She set the snow globe down and returned to the living room. Moving to the couch, she opened her briefcase and pulled out the murder book. The Field Interview cards Kline had sent with the key
to the padlock were in the back. She pulled them out, sorting them on the coffee table. Her sole interest was with the tenants living in the building, not the total number of people contacted when
Pacific Division canvassed the neighborhood. Other than Jones and the victim, there were six names, and Kline had told her that he conducted these interviews himself. She trusted the detective.
They had gone through the academy together and he had played a role in her last case. She skimmed through the cards, rereading his notes. But every card was exactly the same. Every interview,
almost identical. The young woman calling herself Jennifer McBride lived a private life. No one in the building knew her. Over the past year, no one really talked to her. She was attractive, had a
great smile, but kept to herself and was always seen alone.

Lena set the cards down, that story on KFWB resurfacing in her mind. The story about the old man who died in his living room and sat for a year in front of his TV before anyone noticed. The man
without a lifeline.

She lay back on the couch, thinking it over and wondering why this mysterious woman—the woman who cast spells—didn’t have a lifeline, either. No connection between her real
identity and the life that she was living under another name. No connection left behind just in case something went wrong.

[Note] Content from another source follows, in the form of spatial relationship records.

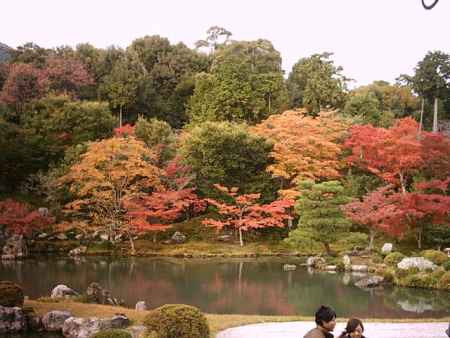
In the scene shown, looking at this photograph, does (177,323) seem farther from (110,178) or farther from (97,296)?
(110,178)

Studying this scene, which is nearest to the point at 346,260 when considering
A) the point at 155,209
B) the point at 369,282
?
the point at 369,282

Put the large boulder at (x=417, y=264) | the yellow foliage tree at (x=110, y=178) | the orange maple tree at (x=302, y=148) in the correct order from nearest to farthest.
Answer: the large boulder at (x=417, y=264) < the yellow foliage tree at (x=110, y=178) < the orange maple tree at (x=302, y=148)

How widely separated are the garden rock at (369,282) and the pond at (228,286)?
319mm

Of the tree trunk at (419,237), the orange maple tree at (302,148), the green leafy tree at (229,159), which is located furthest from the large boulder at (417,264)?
the green leafy tree at (229,159)

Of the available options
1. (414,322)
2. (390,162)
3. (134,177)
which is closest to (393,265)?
(390,162)

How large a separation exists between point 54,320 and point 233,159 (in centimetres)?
1799

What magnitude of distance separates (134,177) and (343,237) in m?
11.1

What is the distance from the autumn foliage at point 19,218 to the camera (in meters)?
25.1

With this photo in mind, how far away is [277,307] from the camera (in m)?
15.7

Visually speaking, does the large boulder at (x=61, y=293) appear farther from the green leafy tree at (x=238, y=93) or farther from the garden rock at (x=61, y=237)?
the green leafy tree at (x=238, y=93)

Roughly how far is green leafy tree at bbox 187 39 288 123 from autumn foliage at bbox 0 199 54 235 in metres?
13.9

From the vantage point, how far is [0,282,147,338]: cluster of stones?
37.6 feet

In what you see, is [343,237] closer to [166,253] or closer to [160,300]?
[166,253]

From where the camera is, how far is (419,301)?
16.7 metres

The more Lena considered the circumstances, the less sense it made. The victim had obviously been too smart, her theft of Jennifer McBride’s identity too thorough. The life she was living
had been too risky to not include some sort of an out pitch, some kind of an insurance policy. A lifeline back to the real world and the people who knew her and loved her.

She woke up in the dim light, her body flinching as it broke the surface. She turned and looked back at the lamp on the foyer table. Sat up and stared at the fire escape outside the windows.
Night had fallen, the marine layer had rolled in—and she was still in Jennifer McBride’s apartment.

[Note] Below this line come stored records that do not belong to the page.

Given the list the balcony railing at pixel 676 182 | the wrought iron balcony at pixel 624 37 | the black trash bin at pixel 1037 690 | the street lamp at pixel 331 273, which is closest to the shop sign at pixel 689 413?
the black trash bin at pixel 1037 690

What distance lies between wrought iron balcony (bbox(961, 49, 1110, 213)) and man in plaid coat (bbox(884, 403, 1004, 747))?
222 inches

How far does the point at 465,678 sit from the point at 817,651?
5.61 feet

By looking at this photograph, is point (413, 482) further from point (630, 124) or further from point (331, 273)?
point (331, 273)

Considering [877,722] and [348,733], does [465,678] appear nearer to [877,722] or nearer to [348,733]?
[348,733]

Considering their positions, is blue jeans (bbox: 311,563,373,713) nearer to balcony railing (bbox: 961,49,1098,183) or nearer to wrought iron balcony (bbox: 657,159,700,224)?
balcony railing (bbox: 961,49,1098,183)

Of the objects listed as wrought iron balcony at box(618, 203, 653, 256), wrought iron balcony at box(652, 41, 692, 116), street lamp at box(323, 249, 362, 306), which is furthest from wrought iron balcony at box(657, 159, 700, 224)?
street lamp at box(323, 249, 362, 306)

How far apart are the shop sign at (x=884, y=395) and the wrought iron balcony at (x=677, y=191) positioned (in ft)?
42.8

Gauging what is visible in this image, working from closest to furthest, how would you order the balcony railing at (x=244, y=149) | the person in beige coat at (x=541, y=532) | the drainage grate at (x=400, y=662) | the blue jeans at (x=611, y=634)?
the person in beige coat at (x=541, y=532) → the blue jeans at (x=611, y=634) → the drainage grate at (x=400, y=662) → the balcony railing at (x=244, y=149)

She checked her watch. It was seven-thirty and she’d been asleep for hours. She didn’t understand it. The loss of control worried her.

Lena got up and crossed the room to the window, sorting through the events of the day she couldn’t seem to face. But as her eyes climbed the brick wall on the other side of the alley,
everything came to a sudden stop.

That man with the wool cap and the binoculars was staring at her through the fog. Staring at her and not looking away.

She glanced back at the couch, calculating the angle. When she realized that his view included most of the living room, she stopped calculating and drew the curtains. She didn’t really
need to do the math. The day was already too rich, too good.

She stepped into the kitchen, splashing her face with warm water. Her mind was still going, and it felt like a migraine was waving at her from an hour or two down the road. She thought she
remembered seeing a bottle of Tylenol when she and Rhodes made their initial search. Switching on the overhead light, she found it in the cabinet beside several bottles of vitamins.

The Tylenol was new and she picked out the cotton. After filling a glass with tap water, she popped two caplets and noticed a piece of scratch paper on the counter beside the stove.

It was a grocery list. Lettuce, yogart, bread, and cheese. Four or five basic items the victim had jotted down before her death.

For some reason she found it hard to look at. She thought about her meeting with the chief again. Her confrontation with Jones in the lobby. The pervert with the wool cap watching her sleep. As
the moments faded, her eyes drifted back to that grocery list that had been left behind and was no longer needed. She felt the sting and wondered why it was always the small things about a
victim’s life that brought a murder home.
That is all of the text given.